The 2020 census counted 291 households in Bingen, of which 34.7% had children under the age of 18 living in them. Of all households, 37.1% were married-couple households, 27.5% were households with a male householder and no spouse or partner present, and 25.1% were households with a female householder and no spouse or partner present. About 29.5% of all households were made up of individuals and 11.7% had someone living alone who was 65 years of age or older.

The 2020 census counted 337 housing units, of which 13.6% were vacant.
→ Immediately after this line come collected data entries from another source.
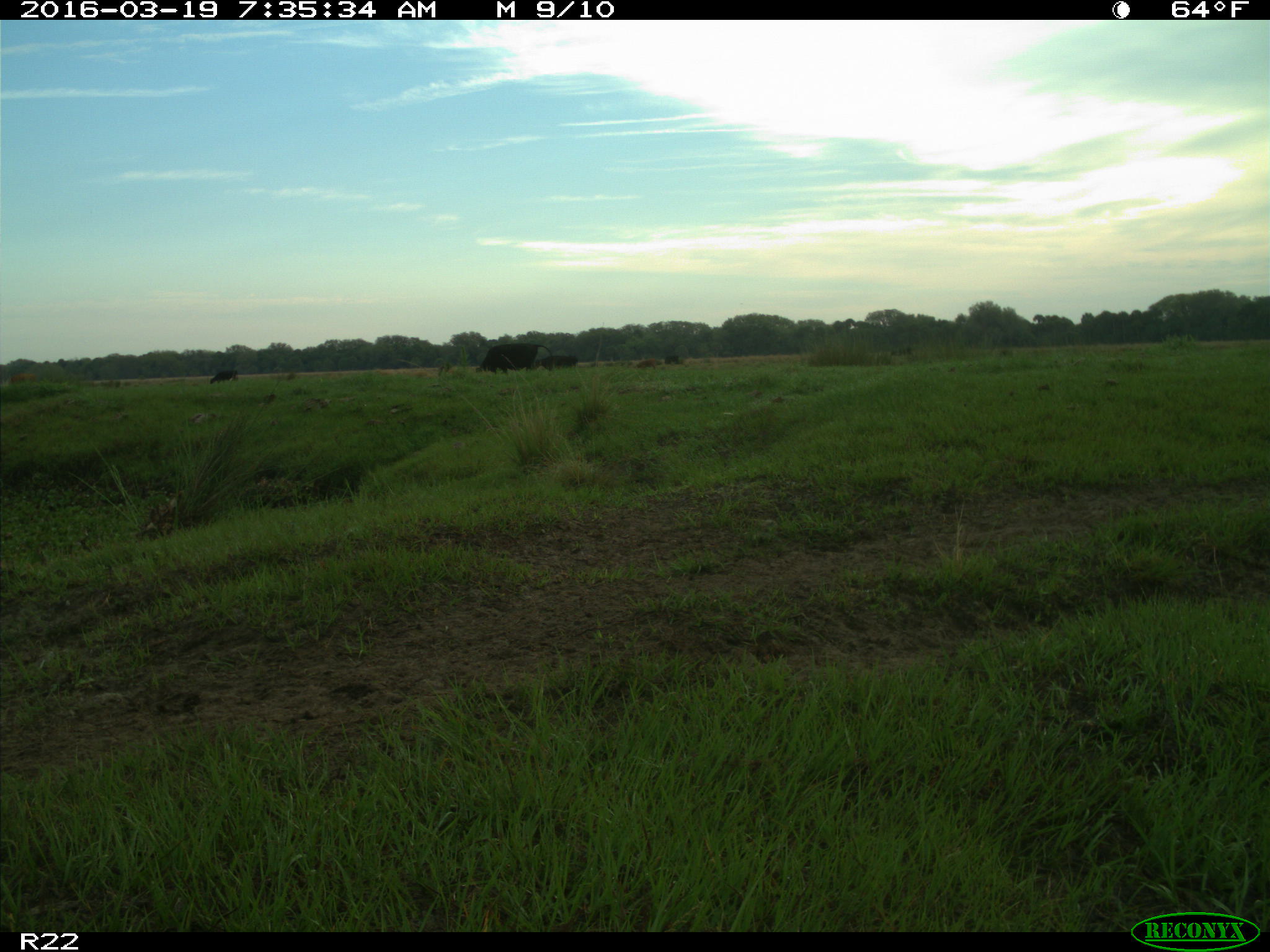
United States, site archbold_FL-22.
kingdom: Animalia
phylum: Chordata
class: Mammalia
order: Artiodactyla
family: Bovidae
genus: Bos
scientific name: Bos taurus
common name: domestic cow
The homeowner vacancy rate was 0.0% and the rental vacancy rate was 11.2%.

Racial composition as of the 2020 census
| Race | Number | Percentage |
|---|---|---|
| White | 442 | 56.8% |
| Black or African American | 0 | 0.0% |
| American Indian and Alaska Native | 39 | 5.0% |
| Asian | 11 | 1.4% |
| Native Hawaiian and Other Pacific Islander | 0 | 0.0% |
| Some other race | 198 | 25.4% |
| Two or more races | 88 | 11.3% |
| Hispanic or Latino (of any race) | 294 | 37.8% |

===2010 census===
As of the 2010 census, there were 712 people, 286 households, and 161 families living in the city. The population density was 1148.4 PD/sqmi. There were 313 housing units at an average density of 504.8 /sqmi. The racial makeup of the city was 72.2% White, 0.3% African American, 1.3% Native American, 0.3% Asian, 0.1% Pacific Islander, 19.0% from other races, and 6.9% from two or more races. Hispanic or Latino of any race were 28.1% of the population.

There were 286 households, of which 35.3% had children under the age of 18 living with them, 37.1% were married couples living together, 11.5% had a female householder with no husband present, 7.7% had a male householder with no wife present, and 43.7% were non-families. 34.3% of all households were made up of individuals, and 5.9% had someone living alone who was 65 years of age or older. The average household size was 2.46 and the average family size was 3.15.

The median age in the city was 35.2 years. 26.3% of residents were under the age of 18; 8% were between the ages of 18 and 24; 31.9% were from 25 to 44; 24.8% were from 45 to 64; and 9% were 65 years of age or older. The gender makeup of the city was 53.8% male and 46.2% female.

==Transportation==
Bingen is located along State Route 14, which connects it to other communities along the north bank of the Columbia River. The Hood River Bridge is located west of the city and connects State Route 14 to Hood River, Oregon, and Interstate 84. Bingen is also the terminus of State Route 141, a highway that connects it to White Salmon, Trout Lake, and the base of Mount Adams.

The city is home to Bingen–White Salmon station, which is served by daily Amtrak trains on the Empire Builder between Portland, Oregon, and Chicago. Mount Adams Transportation Service provides bus service.